This week, I’ve been thinking a lot about people who have gone before.

This week, we have lost both our beloved Mary Herring of St. Andrew’s and The Rev. Deacon Top Borden, who served so faithfully at St. Simon of Cyrene, our sister church in Lincoln Heights.

We also buried Jeanne Hayes on Wednesday morning.

Last week, I learned of the passing of a dear friend in St. Louis, David Everson, who was the first person to sign-on, when I floated the idea of starting an Education for Ministry group at Emmanuel Episcopal Church in Webster Groves, Missouri.

This weekend, we celebrate the life and legacy of Dr. King in the midst of tumultuous waters,

And I can’t help but feel that if we’re headed to the mountain top, flood waters seem to be following us up the hill.

As I think about the saints of my life, including St.
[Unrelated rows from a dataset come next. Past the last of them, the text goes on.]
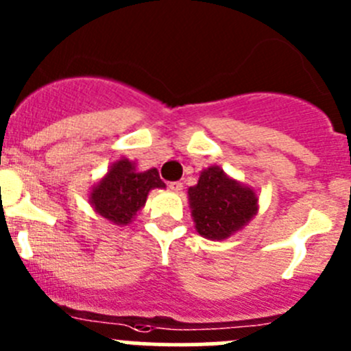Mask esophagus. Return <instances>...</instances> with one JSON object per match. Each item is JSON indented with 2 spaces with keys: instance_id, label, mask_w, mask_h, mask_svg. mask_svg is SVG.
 Segmentation results:
<instances>
[{
  "instance_id": "obj_1",
  "label": "esophagus",
  "mask_w": 351,
  "mask_h": 351,
  "mask_svg": "<svg viewBox=\"0 0 351 351\" xmlns=\"http://www.w3.org/2000/svg\"><path fill=\"white\" fill-rule=\"evenodd\" d=\"M169 190H173V192L180 193L183 190V183L182 182H169Z\"/></svg>"
}]
</instances>
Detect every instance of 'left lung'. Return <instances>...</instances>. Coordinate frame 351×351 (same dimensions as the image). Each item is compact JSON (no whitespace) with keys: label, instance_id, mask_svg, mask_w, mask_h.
<instances>
[{"label":"left lung","instance_id":"obj_1","mask_svg":"<svg viewBox=\"0 0 351 351\" xmlns=\"http://www.w3.org/2000/svg\"><path fill=\"white\" fill-rule=\"evenodd\" d=\"M189 202L197 232L212 241L234 234L258 212L254 190L229 178L219 166L200 173L197 185L189 189Z\"/></svg>","mask_w":351,"mask_h":351}]
</instances>
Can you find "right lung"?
I'll list each match as a JSON object with an SVG mask.
<instances>
[{"label": "right lung", "instance_id": "add662e5", "mask_svg": "<svg viewBox=\"0 0 351 351\" xmlns=\"http://www.w3.org/2000/svg\"><path fill=\"white\" fill-rule=\"evenodd\" d=\"M156 168L137 171L136 162L122 158L110 166L108 173L93 186L90 204L95 212L117 226H127L144 207L147 193L165 189Z\"/></svg>", "mask_w": 351, "mask_h": 351}]
</instances>
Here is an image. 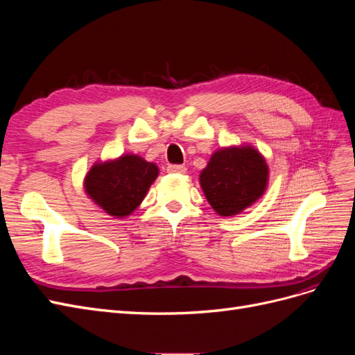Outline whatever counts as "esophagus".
Here are the masks:
<instances>
[{"mask_svg":"<svg viewBox=\"0 0 355 355\" xmlns=\"http://www.w3.org/2000/svg\"><path fill=\"white\" fill-rule=\"evenodd\" d=\"M167 170H168V173H180V175L187 173V167L182 164H170L167 167Z\"/></svg>","mask_w":355,"mask_h":355,"instance_id":"34e87169","label":"esophagus"}]
</instances>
Andrew, who we see in the gospel lesson from John today, one of the first people to join the Jesus movement as a disciple and recruiter,

I’m moved to wonder: what should we do with our wisdom?

In our reading from 1 Corinthians this morning, after introducing himself, the Apostle Paul encourages his new community in Corinth about how they are growing in the Lord.

Specifically, he tells them that they are growing in “speech and knowledge of every kind” and that they are being “strengthened, so that they do not lack any spiritual gifts.”

His whole letter, as I mentioned back in Advent, is a preparation letter for the coming of the Day of the Lord.

In this letter, Paul is telling the Corinthian church that they have the tools necessary for salvation, they just need to hone them properly.

The question for the Corinthians is just this question that I have put forward, what should we do with our wisdom?

Before moving to our other Scripture lessons, I’d like to tell you an African folk-tale.

It’s called the Tale of Anansi the Spider.

You see, there was a spider named Anansi, who wanted to be wise.

So, Anansi went to God one day and said, “God I want to have all of the wisdom in the world.”

God told Anansi, “very well, I will give you all of the wisdom in the world.”

And so God took God’s wisdom and put it into a clay jar and then gave the jar to Anansi.

The spider was so happy to have all of God’s wisdom, that he immediately gathered up the jar to take it back to his web, which was high on a cliff top.

But before Anansi could go even a few steps, God called out to Anansi, “Now that you have all of my wisdom, you must give it to everyone that you meet and spread it throughout the earth.”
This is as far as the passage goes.